▶ _Information shown_
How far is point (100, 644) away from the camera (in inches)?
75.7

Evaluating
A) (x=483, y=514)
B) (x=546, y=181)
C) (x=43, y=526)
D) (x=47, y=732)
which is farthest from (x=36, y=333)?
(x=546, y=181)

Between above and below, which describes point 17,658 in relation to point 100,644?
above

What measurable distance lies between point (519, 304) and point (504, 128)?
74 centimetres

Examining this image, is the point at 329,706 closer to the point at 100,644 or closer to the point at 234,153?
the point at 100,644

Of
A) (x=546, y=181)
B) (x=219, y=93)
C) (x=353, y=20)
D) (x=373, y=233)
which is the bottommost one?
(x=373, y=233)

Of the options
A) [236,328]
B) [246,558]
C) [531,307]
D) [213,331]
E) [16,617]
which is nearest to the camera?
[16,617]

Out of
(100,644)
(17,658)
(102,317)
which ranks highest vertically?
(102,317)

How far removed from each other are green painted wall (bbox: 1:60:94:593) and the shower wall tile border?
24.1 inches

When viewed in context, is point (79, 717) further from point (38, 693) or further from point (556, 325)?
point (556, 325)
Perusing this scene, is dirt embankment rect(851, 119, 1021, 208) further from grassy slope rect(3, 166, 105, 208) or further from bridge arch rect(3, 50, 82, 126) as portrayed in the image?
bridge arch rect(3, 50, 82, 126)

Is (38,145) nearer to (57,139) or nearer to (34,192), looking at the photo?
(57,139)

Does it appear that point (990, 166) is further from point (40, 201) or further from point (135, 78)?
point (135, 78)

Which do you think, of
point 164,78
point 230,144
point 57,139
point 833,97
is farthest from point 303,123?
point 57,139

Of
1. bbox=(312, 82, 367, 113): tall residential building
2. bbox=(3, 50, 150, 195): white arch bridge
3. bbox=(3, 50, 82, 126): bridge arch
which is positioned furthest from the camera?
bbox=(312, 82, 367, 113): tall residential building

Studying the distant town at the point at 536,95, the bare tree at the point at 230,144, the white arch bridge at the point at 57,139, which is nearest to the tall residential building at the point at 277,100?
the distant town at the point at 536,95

▶ _Instruction_
Reproduce every one of the entries above word for word, keeping each line as it stands.

▶ _Exercise result_
How far is point (100, 644) away from the camera (in inches)?
75.7

Evaluating
A) (x=483, y=514)
B) (x=546, y=181)
C) (x=43, y=526)
D) (x=47, y=732)
which is farthest from (x=36, y=333)?
(x=546, y=181)

Between above and below, which describes point 17,658 in relation to point 100,644?
above

What measurable distance lies between point (519, 304) and point (504, 128)?
74 centimetres

Examining this image, is the point at 329,706 closer to the point at 100,644 or closer to the point at 234,153?
the point at 100,644

Of
A) (x=546, y=181)
B) (x=219, y=93)
C) (x=353, y=20)
D) (x=373, y=233)
which is the bottommost one?
(x=373, y=233)

Of the options
A) [236,328]
B) [246,558]
C) [531,307]
D) [213,331]
E) [16,617]
which is nearest to the camera?
[16,617]

Out of
(100,644)
(17,658)
(102,317)
which ranks highest vertically?
(102,317)

How far removed from each other are green painted wall (bbox: 1:60:94:593) and the shower wall tile border?
24.1 inches

When viewed in context, is point (79, 717) further from point (38, 693) or further from point (556, 325)?
point (556, 325)
Perusing this scene, is dirt embankment rect(851, 119, 1021, 208) further from grassy slope rect(3, 166, 105, 208) or further from bridge arch rect(3, 50, 82, 126) as portrayed in the image?
bridge arch rect(3, 50, 82, 126)

Is (38,145) nearer to (57,139) or nearer to (34,192), looking at the photo?
(57,139)

Does it appear that point (990, 166) is further from point (40, 201) or further from point (135, 78)?
point (135, 78)

Which do you think, of
point 164,78
point 230,144
point 57,139
point 833,97
is farthest from point 303,123?
point 57,139

Of
1. bbox=(312, 82, 367, 113): tall residential building
2. bbox=(3, 50, 150, 195): white arch bridge
3. bbox=(3, 50, 82, 126): bridge arch
which is positioned furthest from the camera?
bbox=(312, 82, 367, 113): tall residential building

Studying the distant town at the point at 536,95, the bare tree at the point at 230,144, the white arch bridge at the point at 57,139, which is nearest to the tall residential building at the point at 277,100?
the distant town at the point at 536,95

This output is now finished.